/---
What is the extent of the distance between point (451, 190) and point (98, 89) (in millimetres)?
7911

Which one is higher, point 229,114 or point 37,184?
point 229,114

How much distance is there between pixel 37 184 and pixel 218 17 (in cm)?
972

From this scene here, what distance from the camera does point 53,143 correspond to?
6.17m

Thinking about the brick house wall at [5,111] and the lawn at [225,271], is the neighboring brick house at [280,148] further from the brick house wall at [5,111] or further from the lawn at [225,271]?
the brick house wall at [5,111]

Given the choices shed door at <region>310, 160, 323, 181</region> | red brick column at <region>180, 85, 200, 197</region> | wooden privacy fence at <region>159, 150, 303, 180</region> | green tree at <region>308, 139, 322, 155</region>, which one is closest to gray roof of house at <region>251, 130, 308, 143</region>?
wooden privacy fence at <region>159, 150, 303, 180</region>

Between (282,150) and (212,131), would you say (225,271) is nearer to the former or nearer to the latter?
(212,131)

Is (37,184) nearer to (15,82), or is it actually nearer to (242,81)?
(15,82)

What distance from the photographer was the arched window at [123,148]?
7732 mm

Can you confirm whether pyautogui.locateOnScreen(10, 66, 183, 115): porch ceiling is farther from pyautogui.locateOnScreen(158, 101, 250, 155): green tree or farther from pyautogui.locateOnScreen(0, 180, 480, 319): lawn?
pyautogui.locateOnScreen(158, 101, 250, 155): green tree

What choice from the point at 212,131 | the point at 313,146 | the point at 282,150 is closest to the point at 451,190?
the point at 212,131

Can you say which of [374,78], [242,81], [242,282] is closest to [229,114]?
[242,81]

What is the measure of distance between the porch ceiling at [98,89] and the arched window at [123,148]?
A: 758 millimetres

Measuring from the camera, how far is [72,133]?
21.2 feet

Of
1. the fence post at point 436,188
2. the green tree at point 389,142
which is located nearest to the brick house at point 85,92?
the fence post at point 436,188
\---
**To be done**
Copy the lines above word for word, starting at the line that contains "What is the measure" and continuing through the last line.

**Output for this task**
What is the measure of distance between the porch ceiling at [98,89] and the arched window at [123,148]?
A: 758 millimetres

Measuring from the camera, how far is [72,133]?
21.2 feet

Of
1. the fence post at point 436,188
2. the green tree at point 389,142
which is located nearest to the brick house at point 85,92?
the fence post at point 436,188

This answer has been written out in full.